This Classic Pot Roast is braised low and slow, just like mom used to make. Meltingly-tender beef, vegetables, and a rich gravy will have everyone asking for seconds.
Course Main Course
Cuisine American
Prep Time 15 minutes
Cook Time 4 hours 15 minutes
Total Time 4 hours 30 minutes
Servings 8 servings (1 cup roast + ¼ cup gravy each)
Calories 470kcal

Ingredients

  • 1 (4-pound) boneless beef chuck roast (see note 1)
  • Salt and freshly ground black pepper
  • 2 tablespoons olive oil
  • 4 cloves garlic minced
  • 8 ounces baby carrots about 1 1/2 cups (see note 2)
  • 2 large onions thinly sliced, about 2 cups
  • 1 1/2 pounds red potatoes cut into 1-inch pieces (see note 3)
  • 1 cup red wine (I used a Pinot Noir, see note 4)
  • 2 cups beef broth
  • 1 tablespoon tomato paste
  • 1 sprig fresh thyme or 1/2 teaspoon dried
  • 1 bay leaf
  • 1/4 cup all-purpose flour

Instructions

  • Preheat oven to 325 degrees. Pat chuck roast dry and season with salt and freshly ground black pepper all over. In a Dutch oven over high heat, heat oil until shimmering. Brown beef on all sides until a deep brown crust develops, about 7 to 10 minutes. Transfer beef to cutting board or platter.

◆ ◆ ◆ ◆

> [Your task]
Continue the pot roast recipe from the point where it stops.

> [Provided material]

◆ ◆ ◆ ◆

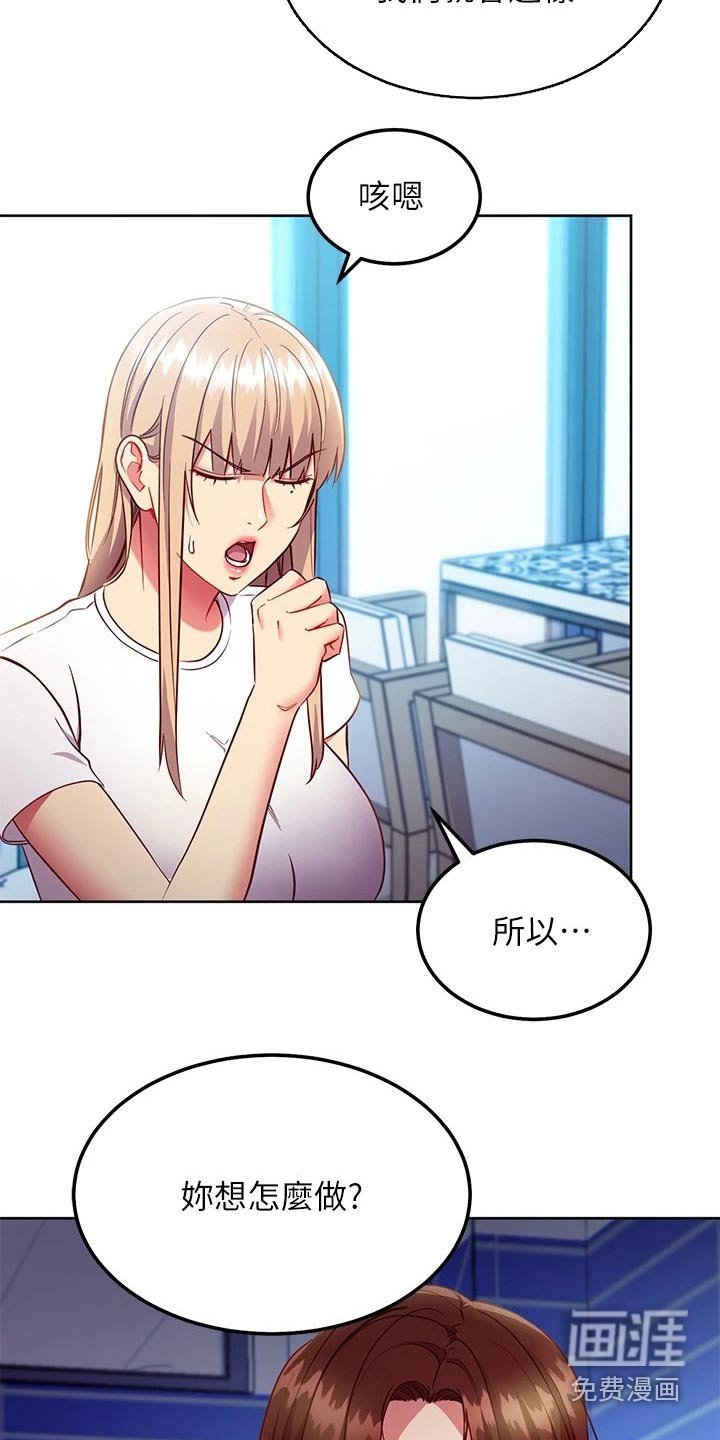 第150章：想干嘛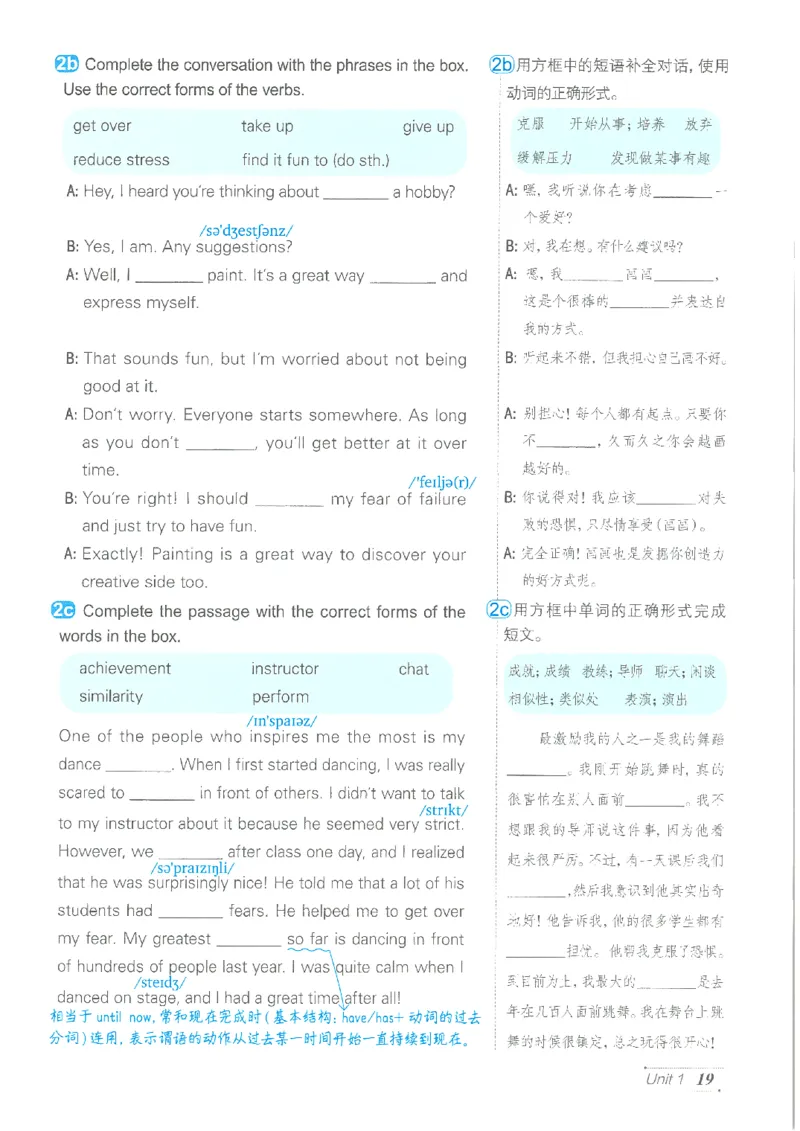 26春-新人教8下点拨(1)_新人教八下资料包_23多套教辅合集_88教辅合集_26春人教新八下点拨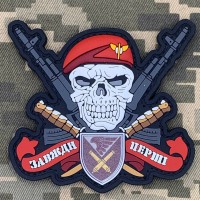 PVC патч Череп ДШВ 148 ОАБр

◆ ◆ ◆ ◆

> [Response to this exercise]
  • To the Dutch oven, add carrots, onions, and potatoes and cook stirring occasionally, until vegetables begin to brown, about 5 minutes. Add garlic and cook until fragrant, about 30 seconds. Stir in red wine and deglaze the pan by scraping up any brown bits.
  • Add beef broth, tomato paste, thyme, bay leaf, 1 teaspoon salt and 1/2 teaspoon pepper and bring to a simmer. Return beef to pot. Cover and roast until meat is tender, about 4 hours. Remove the beef and vegetables (discard bay leaf) and keep warm while making the gravy.
  • To make the gravy, pour drippings into a bowl. Allow fat to rise to the top. Spoon off fat and reserve ¼ cup (discard any excess). In a large saucepan over low heat, pour in reserved fat. Whisk in flour and cook until golden brown, about 1 minute. Set aside to cool.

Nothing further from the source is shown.